Cator Park was once part of the extensive Cator Estate, owned by the Cator family from the late C18th. The area that became the public park was laid out as private pleasure grounds principally for the private use of residents on the Cator estate who paid an annual subscription fee. For this reason it was already well matured as a park when the local council purchased the land in 1931.

Basic Details

Previous / Other name:
Cator Estate; Kent House Pleasure Gardens

Site location:
Kings Hall Road/Aldersmead Road,/Lennard Road, Beckenham

Postcode:
BR3 1NA ( Google Map)

Type of site:
Public Park

Date(s):
C18th; 1930s

Designer(s):

Listed structures:
None

Borough:
Bromley

Site ownership:
LB Bromley

Site management:
Leisure Services; Friends of Cator Park and Alexandra Recreation Ground. River Pool is the responsibility of the Environment Agency.

Open to public?
Yes

Opening times:
unrestricted

Special conditions:

Facilities:
Children’s playground, sports fields

Events:

Public transport:
Rail: Kent House; New Beckenham. Bus: 194, 227, 351, 358

The information shown above was correct at the time of the last update 01/12/2006
Please check with the site owner or manager for latest news. www.bromley.gov.uk; www.friendsofcatorandalexandra.com

Further Information

Grid ref:
TQ363700

Size in hectares:
17.25

Green Flag:
No

On EH National Register :
No

EH grade:
None

Site on EH Heritage at Risk list:
No

Registered common or village green on Commons Registration Act 1965:
No

Protected under London Squares Preservation Act 1931:
No

Local Authority Data

The information below is taken from the relevant Local Authority's planning legislation, which was correct at the time of research but may have been amended in the interim. Please check with the Local Authority for latest planning information.

On Local List:
No

In Conservation Area:
Yes

Conservation Area name:
(part of park in extension to Aldermead Road CA)

Tree Preservation Order:
No

Nature Conservation Area:
No

Green Belt:
No

Metropolitan Open Land:
Yes

Special Policy Area:
No

Other LA designation:
Local Open Space, Neighbourhood Playground

Fuller information

The Cator family were major landowners in Beckenham and also Blackheath from the late C18th. John Cator (1723-1806), a wealthy timber merchant, had become Lord of Beckenham Manor in 1773, where he built Beckenham Place (q.v.). In 1783 he purchased Blackheath Park and began speculative development of the land with smart villas aimed at the wealthy and professional classes, some of which survive set in their large gardens. Wide tree lined avenues were characteristic of Cator's road layout of 1806, and the development of the Cator Estate continued gradually until the 1930s. On payment of an annual subscription, residents on the estate were provided with private recreational facilities at Kent House Pleasure Gardens, which were laid out between 1885 and 1889 with facilities for football, tennis and bowling. In 1931 the local council purchased the pleasure gardens and Cator Park was formally opened to the public in April 1932 by Lawrence Chubb.
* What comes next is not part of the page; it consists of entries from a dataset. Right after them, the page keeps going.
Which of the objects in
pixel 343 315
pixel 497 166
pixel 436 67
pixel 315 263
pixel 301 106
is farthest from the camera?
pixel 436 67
Cator Park today consists of a large area of mown grass relieved by shrub beds, clumps of Corsican pine, and park trees. Other park trees are planted singly with recent new plantings to the north. Curving tarmac paths cross the site and lead to the grassed children’s play area on the west side of the park. The River Pool, canalised in concrete, runs north/south through the centre of the park, bounded by iron railings. Cycle route 21 runs through the site as does the Green Chain walk. The park, with two football pitches, was once an important venue as the home ground for local football teams including Beckenham United, which formed in 1974 and was once successful in the Metropolitan Sunday League. The nursery later occupied the former football changing rooms. The Friends of Cator Park and Alexandra Recreation Ground were established in 2008 to encourage better care of both parks, and organise a variety of activities.

Sources consulted:

Andrew Crowe, 'The Parks and Woodlands of London' (Fourth Estate, 1987) p294; An A to Z of Bromley's Parks, Local Open Space & Woodland, LB Bromley, 2007?